2. 1. add the BioSample accessions to SRA metadata
  2. upload the BioSample accessions to the origin Terra table
  add_biosample_accessions will
  
  If BioSample accessions fail to be generated, this task ends the workflow and users should contact Theiagen for further support. Otherwise, the workflow will continue and outputs are returned to the Terra data table.
If BioSample accessions were generated or if BioSample submission was skipped
1. sra_tsv_to_xml converts the SRA metadata (including any generated or pre-provided BioSample accessions) into XML format.
2. ncbi_sftp_upload
  1. uploads the SRA metadata to NCBI
  2. returns any XML communications from NCBI.

Workflow Success¶

If the workflow ends successfully, it returns the outputs to the Terra data table and the XML communications from NCBI will say that submission is underway. The workflow does not declare successful sample submission since SRA sometimes takes a while to do this. If the submission was successful, the point of contact for the submission will receive the SRA accessions via email from NCBI.

If the workflow ends unsuccessfully, no outputs will be shown on Terra and the biosample_status output variable will indicate that the BioSample submission failed.

Outputs¶

The output files contain information mostly for debugging purposes. Additionally, if your submission is successful, the point of contact for the submission should also receive an email from NCBI notifying them of their submission success.

Variable	Type	Description
biosample_failures	File	Text file listing samples that failed BioSample submission
biosample_metadata	File	Metadata used for BioSample submission in proper BioSample formatting
biosample_report_xmls	Array[File]	One or more XML files that contain the response from NCBI regarding your BioSample submission. These can be pretty cryptic, but often contain information to determine if anything went wrong
biosample_status	String	String showing whether BioSample submission was successful
biosample_submission_xml	File	XML file used to submit your BioSamples to NCBI
excluded_samples	File	Text file listing samples that were excluded from BioSample submission for missing required metadata
generated_accessions	File	Text file mapping the BioSample accession with its sample name.
sra_metadata	File	Metadata used for SRA submission in proper SRA formatting
sra_report_xmls	Array[File]	One or more XML files containing the response from NCBI regarding your SRA submission.

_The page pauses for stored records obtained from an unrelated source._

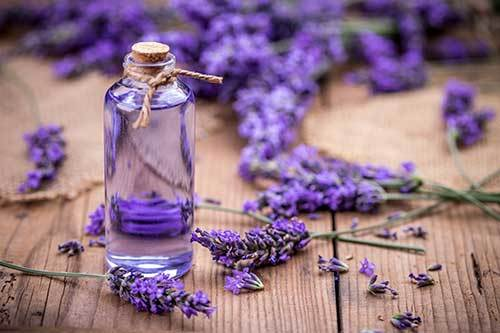 lavender essential oil to relax dogs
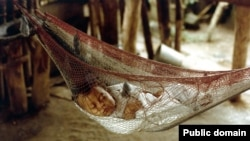 "A Honduran baby sleeps in a hammock. The word comes from the Taino word hamaka of the indigenous people of Hispanola. Originally, it meant ""stretch of cloth."""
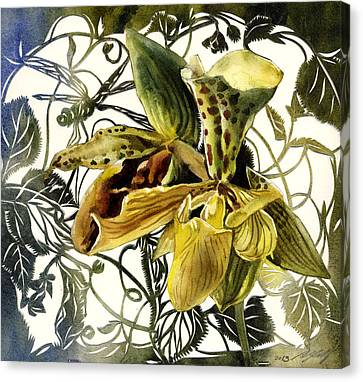 Ladyslipper Orchid Canvas Print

These can be pretty cryptic, but often contain information to determine if anything went wrong
sra_submission_xml	File	XML file that was used to submit your SRA reads to NCBI
terra_2_ncbi_analysis_date	String	Date that the workflow was run
terra_2_ncbi_version	String	Version of the PHB repository where the workflow is hosted

An example excluded_samples.tsv file

An example excluded_samples.tsv file¶

Due to the nature of tsv files, it may be easier to download and open this file in Excel.

example_excluded_samples.tsv

Samples excluded for quality thresholds:
sample_name message 
sample2 VADR skipped due to poor assembly
sample3 VADR number alerts too high: 3 greater than limit of 0
sample4 Number of Ns was too high: 10000 greater than limit of 5000

Samples excluded for missing required metadata (will have empty values in indicated columns):
tablename_id    organism    country library_layout
sample5         paired
sample6 SARS-CoV-2  USA

This example informs the user that samples 2-4 were excluded for quality reasons (the exact reason is listed in the message column), and that samples 5 and 6 were excluded because they were missing required metadata fields (sample5 was missing the organism and country fields, and sample6 was missing the library_layout field).

Limitations¶

The maximum number of samples that can be submitted at once appears to be 300. We recommend submitting less than 300 samples at a time to avoid errors due to large submission sizes.
A workflow on returning SRA accessions using the generated BioSample accessions is in progress.

Acknowledgments¶

This workflow would not have been possible without the invaluable contributions of Dr. Danny Park.